Klaro crée également un certain nombre de modèles de documents en Langage facile : un contrat de logement, ou encore la fiche de paie, où pullulent habituellement les abréviations. Ces modèles sont mis à disposition librement.

Si des contenus en Langage facile sont aujourd’hui disponibles sur guichet.lu, il reste un travail immense à réaliser si on considère l’ensemble de l’information aujourd’hui produite par l’administration publique. La priorité devrait être donnée à toutes les informations pratiques, considère Mme Brosius.

Bientôt des règles pour un Langage facile en luxembourgeois

Au-delà de ces missions, Klaro travaille avec le Zentrum fir d’Lëtzebuerger Sprooch à l’élaboration de règles pour un langage simple en luxembourgeois : elles devraient être définies d’ici la fin de l’année. C’est une demande qui devient croissante, explique Madame Brosius, qui estime le défi ambitieux, dans la mesure où il s’agit d’une langue dont l’orthographe n’a pas souvent été apprise à l’école, ce qui crée intrinsèquement une barrière.

Parmi les autres projets que suit Klaro figure Accessilingua, une solution basée sur une intelligence artificielle qui propose une version en FALC / leichte Sprache d’un contenu source.
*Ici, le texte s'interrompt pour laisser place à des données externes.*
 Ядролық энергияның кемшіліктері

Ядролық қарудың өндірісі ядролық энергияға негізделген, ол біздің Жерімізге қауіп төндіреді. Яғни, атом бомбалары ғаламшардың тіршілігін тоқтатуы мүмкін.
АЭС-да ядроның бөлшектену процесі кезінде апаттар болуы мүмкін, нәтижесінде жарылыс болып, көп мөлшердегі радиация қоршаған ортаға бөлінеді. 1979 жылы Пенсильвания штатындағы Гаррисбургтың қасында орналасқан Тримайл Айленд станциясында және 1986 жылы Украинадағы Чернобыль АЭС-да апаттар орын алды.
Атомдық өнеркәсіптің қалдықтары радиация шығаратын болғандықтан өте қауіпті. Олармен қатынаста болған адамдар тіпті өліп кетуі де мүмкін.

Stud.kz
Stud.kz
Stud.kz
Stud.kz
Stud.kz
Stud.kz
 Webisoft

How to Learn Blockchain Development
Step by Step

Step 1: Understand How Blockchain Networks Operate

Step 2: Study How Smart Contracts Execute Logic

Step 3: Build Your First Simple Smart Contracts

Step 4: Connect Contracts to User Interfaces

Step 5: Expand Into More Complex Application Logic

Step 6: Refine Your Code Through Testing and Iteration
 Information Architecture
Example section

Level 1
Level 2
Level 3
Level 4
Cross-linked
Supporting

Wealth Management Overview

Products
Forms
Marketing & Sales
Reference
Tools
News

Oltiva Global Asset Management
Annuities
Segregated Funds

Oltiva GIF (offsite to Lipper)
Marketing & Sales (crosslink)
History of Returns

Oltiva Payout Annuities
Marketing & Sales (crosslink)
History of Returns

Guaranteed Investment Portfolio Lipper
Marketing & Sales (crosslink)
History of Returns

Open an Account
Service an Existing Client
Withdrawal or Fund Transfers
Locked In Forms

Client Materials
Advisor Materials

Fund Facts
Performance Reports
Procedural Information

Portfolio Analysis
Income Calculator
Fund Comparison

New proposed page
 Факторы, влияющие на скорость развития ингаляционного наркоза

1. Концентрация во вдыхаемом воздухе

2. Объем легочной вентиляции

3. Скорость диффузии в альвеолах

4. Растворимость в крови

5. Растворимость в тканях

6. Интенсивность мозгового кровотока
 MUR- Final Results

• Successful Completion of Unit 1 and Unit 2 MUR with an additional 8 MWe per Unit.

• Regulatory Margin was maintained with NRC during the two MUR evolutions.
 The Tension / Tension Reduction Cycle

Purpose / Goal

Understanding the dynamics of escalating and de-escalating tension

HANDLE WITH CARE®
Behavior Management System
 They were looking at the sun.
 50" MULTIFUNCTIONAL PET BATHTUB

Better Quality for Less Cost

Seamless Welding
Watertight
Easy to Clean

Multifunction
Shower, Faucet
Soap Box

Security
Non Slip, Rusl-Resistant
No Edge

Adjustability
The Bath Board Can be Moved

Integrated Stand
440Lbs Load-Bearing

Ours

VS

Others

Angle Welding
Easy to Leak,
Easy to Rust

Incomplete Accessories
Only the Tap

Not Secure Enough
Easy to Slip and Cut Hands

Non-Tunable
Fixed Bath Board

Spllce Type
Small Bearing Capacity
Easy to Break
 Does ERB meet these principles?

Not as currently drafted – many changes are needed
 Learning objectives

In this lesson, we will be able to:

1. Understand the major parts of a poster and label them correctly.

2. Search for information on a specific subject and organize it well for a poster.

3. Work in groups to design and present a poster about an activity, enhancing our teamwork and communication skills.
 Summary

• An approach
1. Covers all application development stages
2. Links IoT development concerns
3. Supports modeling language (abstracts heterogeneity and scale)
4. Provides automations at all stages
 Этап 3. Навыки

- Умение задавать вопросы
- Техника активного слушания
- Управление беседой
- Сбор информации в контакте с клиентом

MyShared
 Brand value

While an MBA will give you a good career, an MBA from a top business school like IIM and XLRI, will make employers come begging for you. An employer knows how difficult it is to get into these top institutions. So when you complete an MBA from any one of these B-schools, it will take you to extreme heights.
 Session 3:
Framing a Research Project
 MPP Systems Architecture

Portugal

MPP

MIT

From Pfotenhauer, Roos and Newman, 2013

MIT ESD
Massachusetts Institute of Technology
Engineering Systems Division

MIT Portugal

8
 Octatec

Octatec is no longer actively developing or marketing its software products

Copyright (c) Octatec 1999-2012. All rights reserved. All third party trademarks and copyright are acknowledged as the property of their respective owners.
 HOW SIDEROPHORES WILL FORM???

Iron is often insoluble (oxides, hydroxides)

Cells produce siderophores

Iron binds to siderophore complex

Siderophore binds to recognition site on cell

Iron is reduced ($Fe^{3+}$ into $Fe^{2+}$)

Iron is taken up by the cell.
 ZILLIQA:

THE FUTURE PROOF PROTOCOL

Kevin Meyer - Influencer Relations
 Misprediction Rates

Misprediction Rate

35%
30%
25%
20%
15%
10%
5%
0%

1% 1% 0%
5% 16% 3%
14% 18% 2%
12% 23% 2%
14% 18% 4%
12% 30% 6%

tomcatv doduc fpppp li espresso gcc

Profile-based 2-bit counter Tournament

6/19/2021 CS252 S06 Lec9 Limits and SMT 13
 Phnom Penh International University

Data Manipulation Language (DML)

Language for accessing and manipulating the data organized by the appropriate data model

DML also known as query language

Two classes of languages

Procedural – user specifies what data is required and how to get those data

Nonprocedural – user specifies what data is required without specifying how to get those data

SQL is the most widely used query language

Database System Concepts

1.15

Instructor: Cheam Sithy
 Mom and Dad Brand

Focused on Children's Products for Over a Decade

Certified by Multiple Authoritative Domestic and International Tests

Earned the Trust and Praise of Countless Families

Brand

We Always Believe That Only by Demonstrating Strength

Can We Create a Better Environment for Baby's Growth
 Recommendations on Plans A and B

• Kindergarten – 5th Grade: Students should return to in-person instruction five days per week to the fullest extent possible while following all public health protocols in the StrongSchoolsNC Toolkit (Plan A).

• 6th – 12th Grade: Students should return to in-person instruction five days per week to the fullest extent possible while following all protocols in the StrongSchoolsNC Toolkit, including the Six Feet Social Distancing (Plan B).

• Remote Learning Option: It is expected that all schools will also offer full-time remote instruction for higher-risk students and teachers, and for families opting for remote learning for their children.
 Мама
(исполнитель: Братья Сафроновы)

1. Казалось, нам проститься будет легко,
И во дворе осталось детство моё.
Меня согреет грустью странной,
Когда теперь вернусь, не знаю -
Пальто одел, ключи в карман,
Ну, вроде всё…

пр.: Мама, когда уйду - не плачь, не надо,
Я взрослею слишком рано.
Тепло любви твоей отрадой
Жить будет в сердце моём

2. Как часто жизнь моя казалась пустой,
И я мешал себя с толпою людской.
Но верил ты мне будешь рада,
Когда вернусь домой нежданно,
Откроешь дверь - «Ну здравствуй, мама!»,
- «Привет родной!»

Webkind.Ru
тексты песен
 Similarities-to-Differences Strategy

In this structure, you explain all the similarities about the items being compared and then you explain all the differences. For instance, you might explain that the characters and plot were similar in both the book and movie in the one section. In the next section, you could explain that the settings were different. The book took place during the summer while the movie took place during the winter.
À la suite d’un appel à projets lancé par le ministère de la Digitalisation, un candidat a été choisi l’an dernier. Les premiers résultats sont prometteurs, estime M. Schmitt, pour lequel il ne s’agit cependant que d’une assistance : une relecture restera impérative avant que le document ne soit envoyé à l’atelier isie. Dans un premier temps, ce programme sera uniquement utilisable par les organes gouvernementaux. Mais Klaro espère qu’à terme, il sera ouvert au grand public.